I bought a 2nd-hand Lenovo USB-C PSU (ADLX65YLC3D) which indicates a range of voltages (20v, 15v, 9v, 5v) on the label. Tried to charge a few different bicycle lights but the charging indicators did not light up on any of them. I almost tossed it because the 2nd-hand market I bought from is definately dodgy. But then I tried to power a Rasberry Pi and it seems to work on that. So wtf? An a/c adapter either works or it doesn’t. What would cause this: works on some devices but not others? The Rasberry Pi needs 5v just as the bicycle lights. That is the default voltage for USB-c.
The lights most likely do not have the extra circuitry to talk to the charger to negotiate voltages. Since it’s a charger that can change voltage as you stated then the device must be able to say “hey give me 5v”. You will need to use a dumber 5v only charger for those devices.
What would be the meaning of a default voltage then? My understanding of USB PD is that 5v is a default, which I took to mean it would deliver 5v in the absence of a handshake.
Yeah, but some power bricks want to be safe and wont give any power without power delivery negotiation. It’s not unreasonable, and it is safe, it wont burn anything out.
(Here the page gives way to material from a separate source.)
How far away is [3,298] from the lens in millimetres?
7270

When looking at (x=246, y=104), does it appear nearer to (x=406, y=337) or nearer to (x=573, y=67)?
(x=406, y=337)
Is the spec ambiguous on that then? Is a 5v default and a PSU without default both compliant?
The spec is very clear, the source does not need to provide any amperage, just voltage. PE_SRC_Disabled (see my other comment in this thread)
voltage = current × resistance, IIRC my high school physics correctly. If current is zero, then voltage must also be zero, no? I don’t understand how voltage can be positive if amperage is zero.
Your right, but it only needs a tiny amount to signal 5V.
The power brick engineers can choose to fail safe (just 5V only minimal amperage), or fail dangerous (5W power delivery) - for this lenovo power brick they decided to fail safe.